As the glow of the morning sun broke through the clouds, I stepped up to a corner building displaying the names of the streets and asked a passerby to take my photo. I also noticed a display of German figurines in the window of the shop behind me and went in to purchase one to mark the occasion. The painted wood figurines are part of a collection that my father brought home for all of us year after year. It wouldn’t be until I showed my father the pictures that I had taken of the area, along with the photo of me at the intersection, that he pointed out the building behind me, (rebuilt after the war) was the one in which he worked a long time ago. While I could say that I was surprised at this news, part of me felt like I was supposed to find it, even if I didn’t know it at the time.

As for the apartment building, after the war ended and Germany was divided, Leipzig became part of East Germany, the Communist sector.

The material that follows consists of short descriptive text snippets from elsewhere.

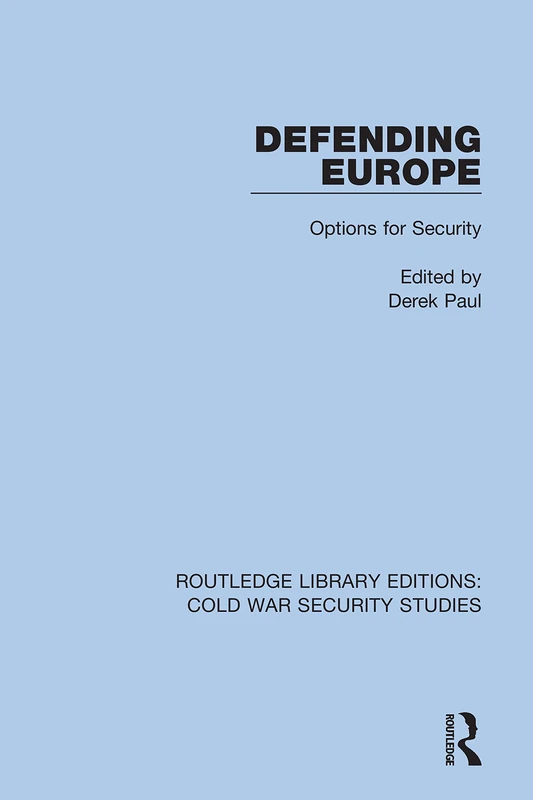 Routledge Defending Europe: Options for Security 21 Book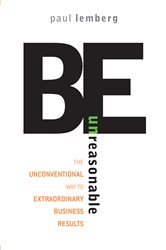 Book cover: Be Unreasonable, by Paul Lemberg (preview)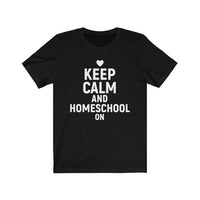 Keep Calm and Homeschool On Short Sleeve Tee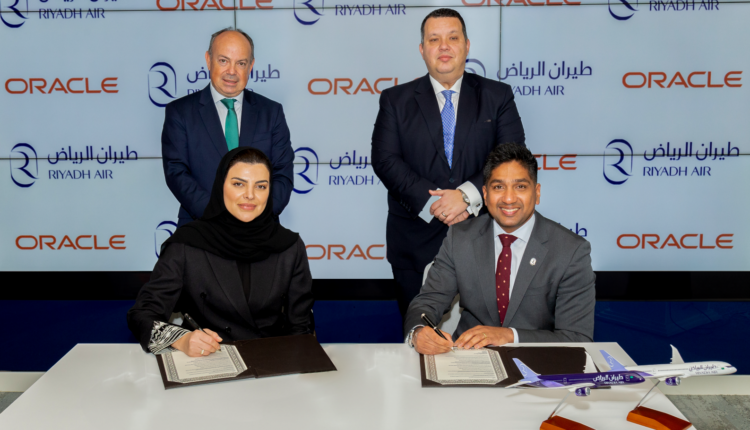 Riyadh Air selects Oracle Fusion Cloud Applications Suite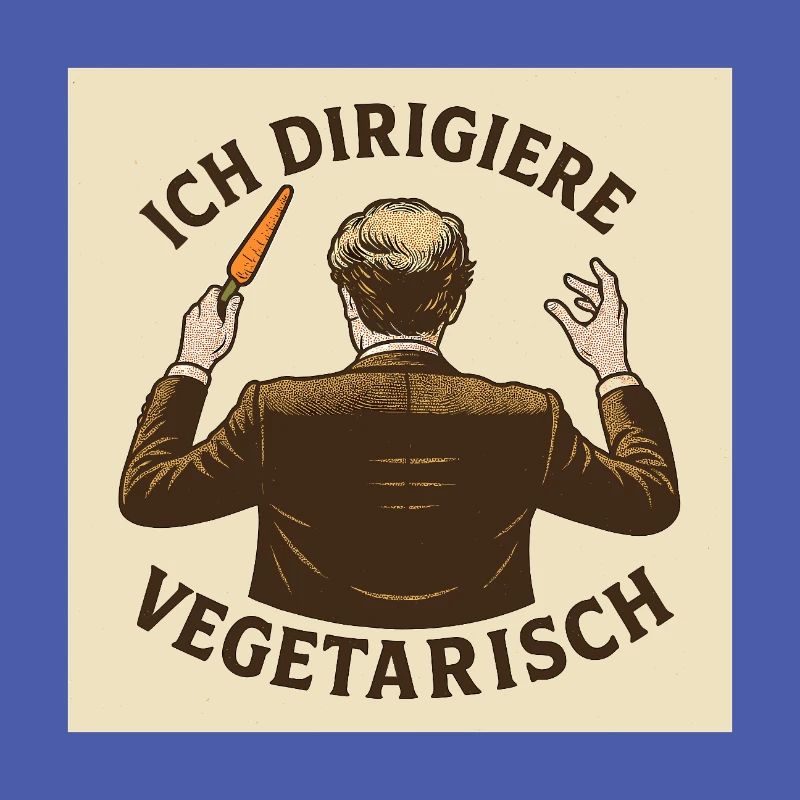 Dirigent Ich dirigiere vegetarisch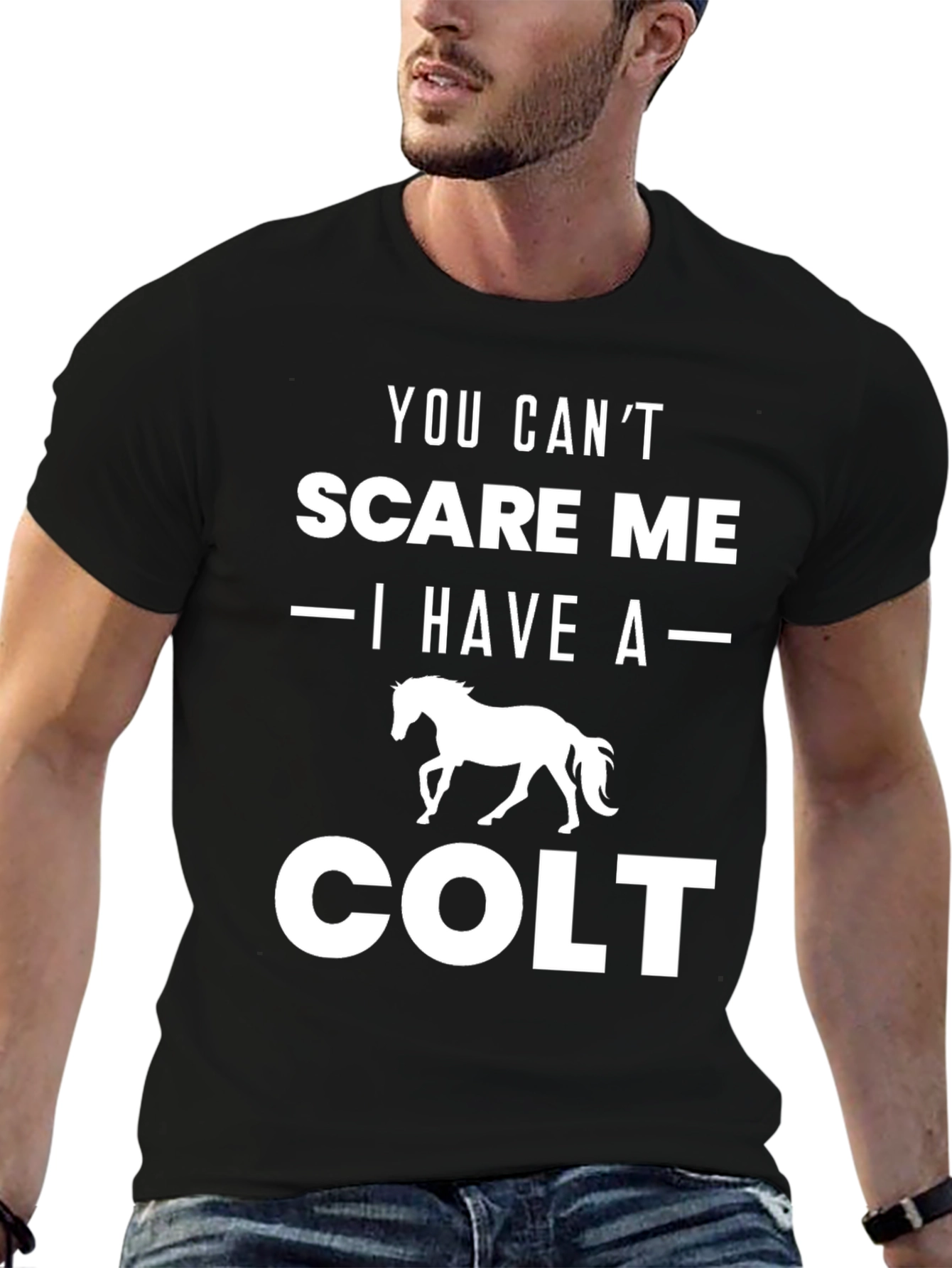You Cant Scare Me Colt T-Shirt
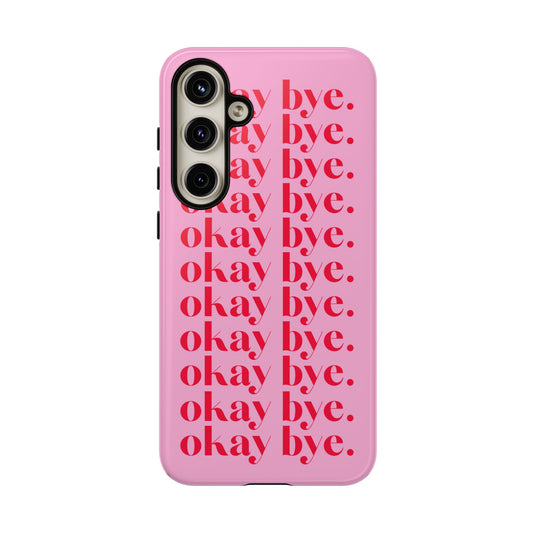 Okay Bye Pink Samsung Case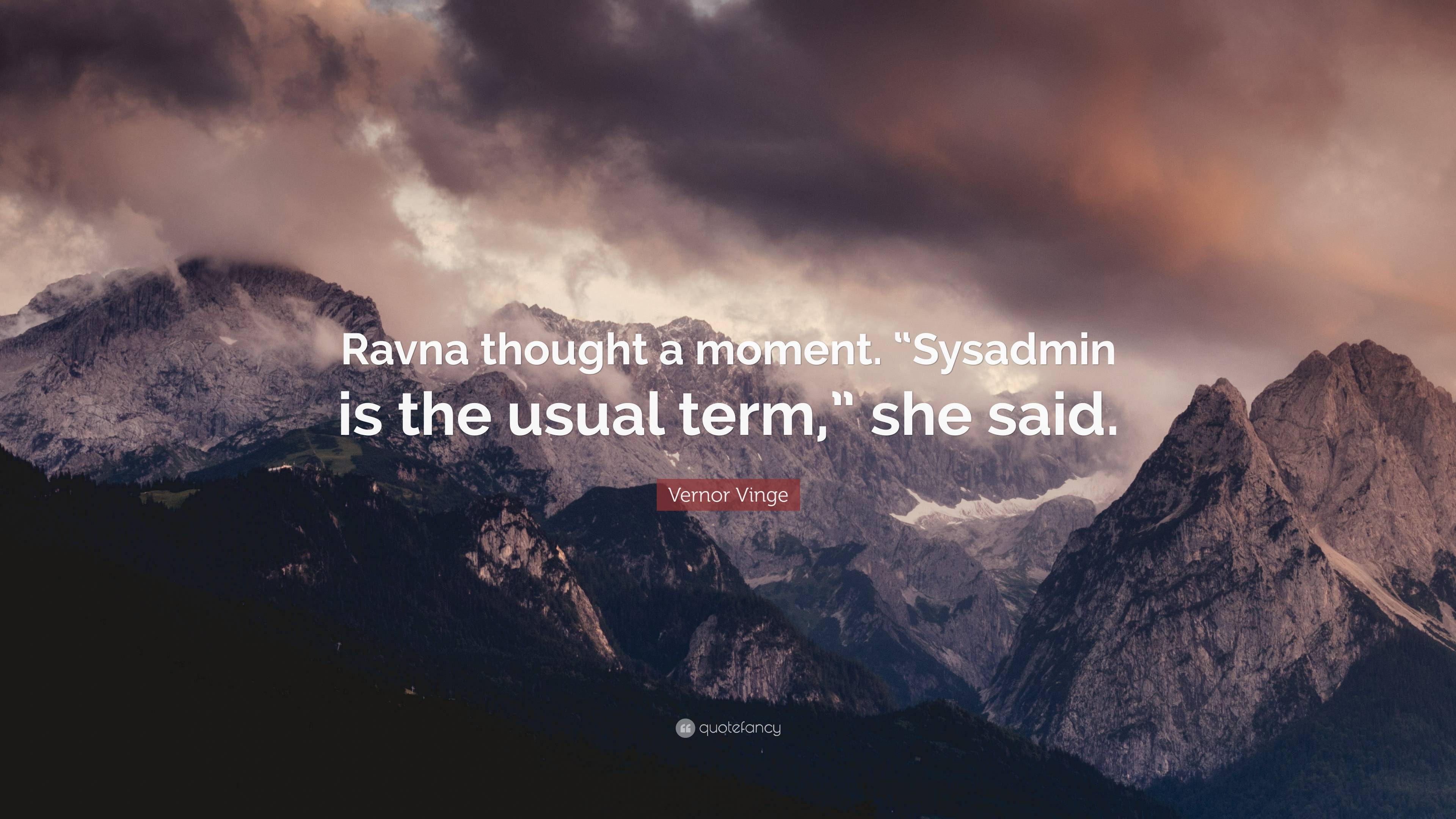 https://quotefancy.com/media/wallpaper/3840x2160/7132459-Vernor-Vinge-Quote-Ravna-thought-a-moment-Sysadmin-is-the-usual.jpg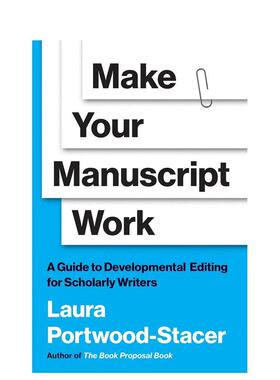 【预售】学术手稿打磨术：深度编辑四维指南 Make Your Manuscript Work 英文进口原版生活图书 Laura Portwood-Stacer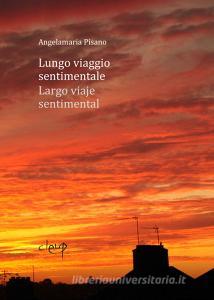 Lungo viaggio sentimentale-Largo viaje sentimental. Ediz. bilingue.pdf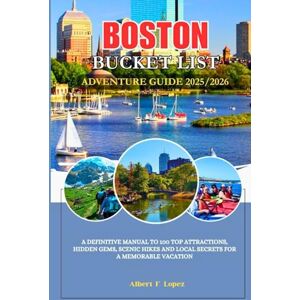 Lopez, Albert F. Boston Bucket List Adventure Guide 2025/2026: A Definitive Manual to 100 Top Attractions, Hidden Gems, Scenic Hikes and Local Secrets for a Memorable Vacation Lopez, Albert F. Boston Bucket List Adventure Guide 2025/2026: A Definitive Manual to 100 Top Attractions, Hidden Gems, Scenic Hikes and Local Secrets for a Memorable Vacation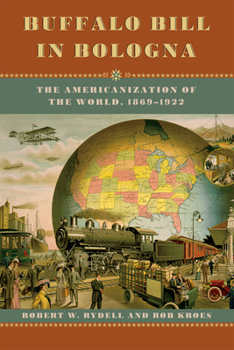 Paperback Buffalo Bill in Bologna: The Americanization of the World, 1869-1922 Book
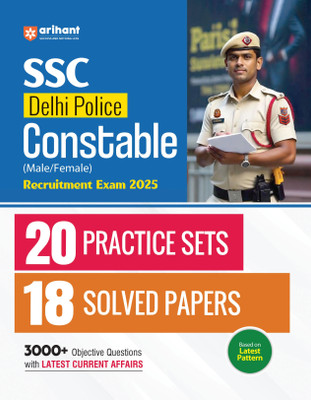 Arihant Practice Book for SSC Delhi Police Constable Recruitment Exam 2025 based on Latest Pattern | 20 Practice Sets & 18 Solved Papers | 3000+ Objective Questions with latest current affairs (English Medium)(English, Hardcover, unknown)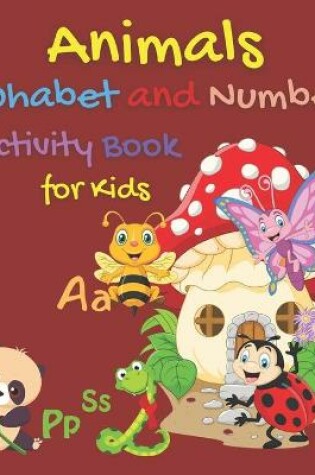 Cover of Animals Alphabet and Number Activity Book for Kids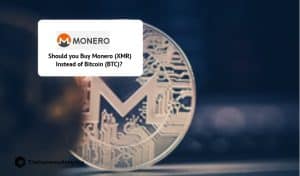 Should you Buy Monero (XMR) Instead of Bitcoin (BTC)
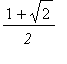 (1+sqrt(2))/`2`
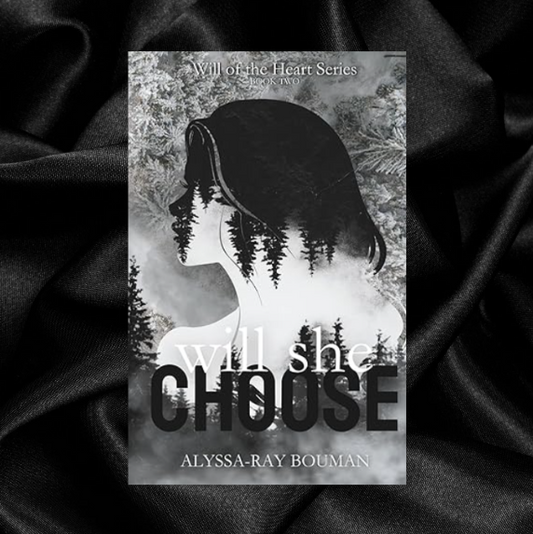 Will She Choose (Book #2) by Alyssa-Ray Bouman [Signed + Swag]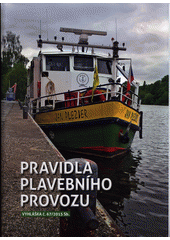 kniha Pravidla plavebního provozu vyhláška č. 67/2015 Sb., SP Praha s.r.o. 2018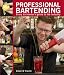 Professional Bartending: Every Bartender's Guide to the Industry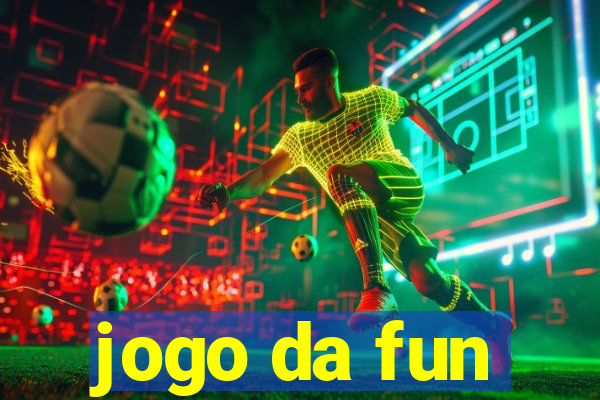 jogo da fun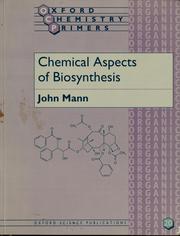Chemical aspects of biosynthesis by J. Mann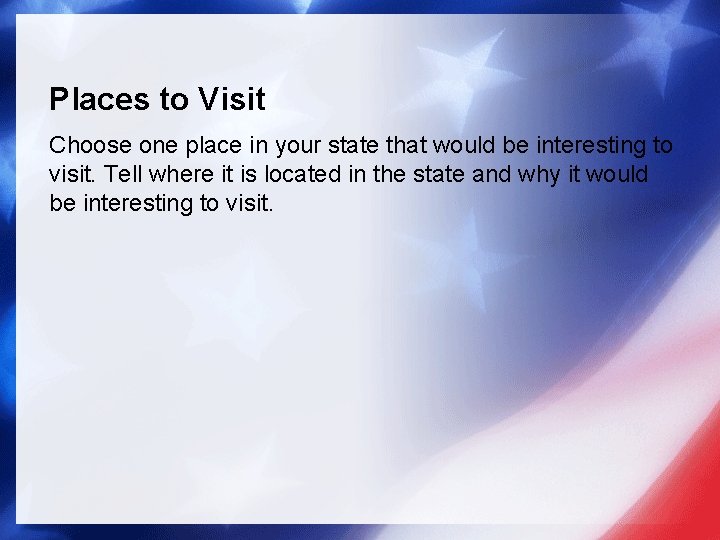 Places to Visit Choose one place in your state that would be interesting to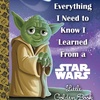 Little Golden Book Everything I Need to Know I Learned From a Star Wars Little Golden Book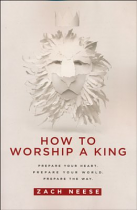 HOW TO WORSHIP A KING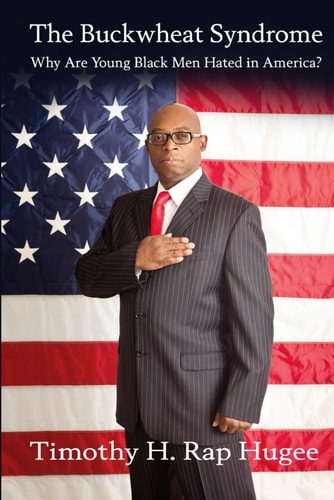 The Buckwheat Syndrome Why Are Young Black Men Hated in America?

Since my uncle had been killed in the war, it was just my grandparents and my father remaining and they left the building and Leipzig behind in order to start their lives over elsewhere. Decades went by and the building remained in Communists’ hands, though never entirely forgotten by the one who grew up in it. In 1989, the Communist regime came to an end. For decades my father had held on to paperwork concerning ownership of the building and property in the likelihood that he would get it back. After filing countless documents, reams of forms and certifying his identity, ownership of the apartment building eventually transferred to my father. Within a few years he sold it to a couple of entrepreneurs looking to remodel and update the building after some 40 years of neglect. Although both of my parents traveled to Germany to finalize the sale, my father hasn’t been back to see the building fully renovated as he is physically unable to travel far.

While I wasn’t able to see inside any of the apartments, a tenant was kind enough to allow access to the back common area. Here a small spot of land serves as the backyard for the tenants of the entire building. As I photographed this area from various vantage points, I recalled the stories my father told me of playing in this area with his childhood friend. There is also a cherished photo of my father, uncle and grandmother posing with their accordions in this space. Perhaps if I had listened intently enough while back there I might have heard the sound of them playing across the decades.

In traveling to Germany I witnessed a country that rose from the rubble and made a new life for itself. My father brought that same characteristic of courage with him to America. I saw, touched and photographed places that I’ve heard about all of my life. In some sense I went back in time and saw where my father came from and how he arrived at where he is today. I was also now the one to return home to Grand Rapids with my suitcase full of gifts and relate my own travel stories to my father. Even though this trip was more about discovering where I came from, I do realize now some characteristics that I possess are from my German heritage.

Knowing my heritage and tracing the steps of my father has left me feeling more grounded in my own journey through life. Seeing the country, the cities and the buildings filled in the gap between stories and reality. While I was only in Germany for a brief time, the experiences that I had there will remain with me for the rest of my life.